One of the highlights of my year, perhaps my career, was being able to participate in Sustainable Humanity, Sustainable Nature: Our Responsibility, a four-day Vatican workshop aimed at shaping strategies for human advancement that are attuned to the planet's limits, organized by the Pontifical Academy of Sciences and Academy of Social Sciences last May.
Now there are signs that the themes and conclusions developed in those sessions are helping to shape Pope Francis's planned push for serious international commitments in 2015 to curb greenhouse gases and gird communities, particularly the poorest, against climate-related hazards.
A first step will come in less than three weeks, when, during his visit to the Philippines, the pope is scheduled to have lunch with some survivors of the typhoon that devastated Tacloban in 2012. The scope of the human calamity there was as much a result of deep poverty and poorly governed urban growth as the ferocity of Typhoon Haiyan.

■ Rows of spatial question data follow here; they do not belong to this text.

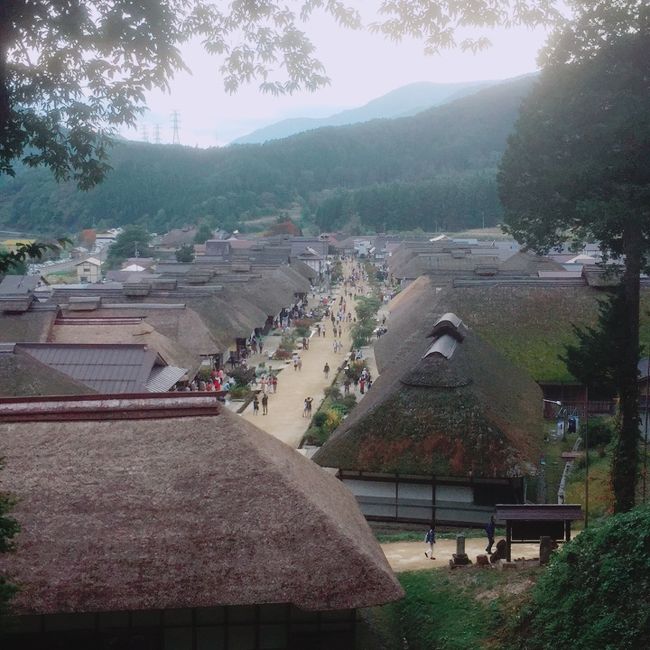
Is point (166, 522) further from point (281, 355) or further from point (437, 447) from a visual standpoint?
point (281, 355)

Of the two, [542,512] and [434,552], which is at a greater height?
[542,512]

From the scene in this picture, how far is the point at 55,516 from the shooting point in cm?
1185

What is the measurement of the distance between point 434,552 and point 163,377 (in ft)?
46.2

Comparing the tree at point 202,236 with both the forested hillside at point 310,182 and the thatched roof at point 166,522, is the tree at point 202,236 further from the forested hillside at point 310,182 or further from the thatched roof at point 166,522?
the thatched roof at point 166,522

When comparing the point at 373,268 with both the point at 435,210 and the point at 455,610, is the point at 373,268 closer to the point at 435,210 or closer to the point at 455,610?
the point at 435,210

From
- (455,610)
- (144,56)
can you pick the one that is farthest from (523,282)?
(144,56)

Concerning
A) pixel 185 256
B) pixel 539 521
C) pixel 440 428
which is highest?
pixel 185 256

The social and environmental roots of that disaster provide just the context the Vatican needs to reinforce its case that sustainable human progress will come as much through attacking poverty and fostering fairness as boosting environmental protection.
Those twin themes resonated throughout the Vatican meeting and have built since then, particularly in a speech delivered in London on Nov. 7 by Bishop Marcelo Sánchez Sorondo, who, as chancellor of both pontifical academies, was the chief organizer of the Vatican sustainability workshop.
That speech sketches out much of the pope's plans on climate change for the coming year.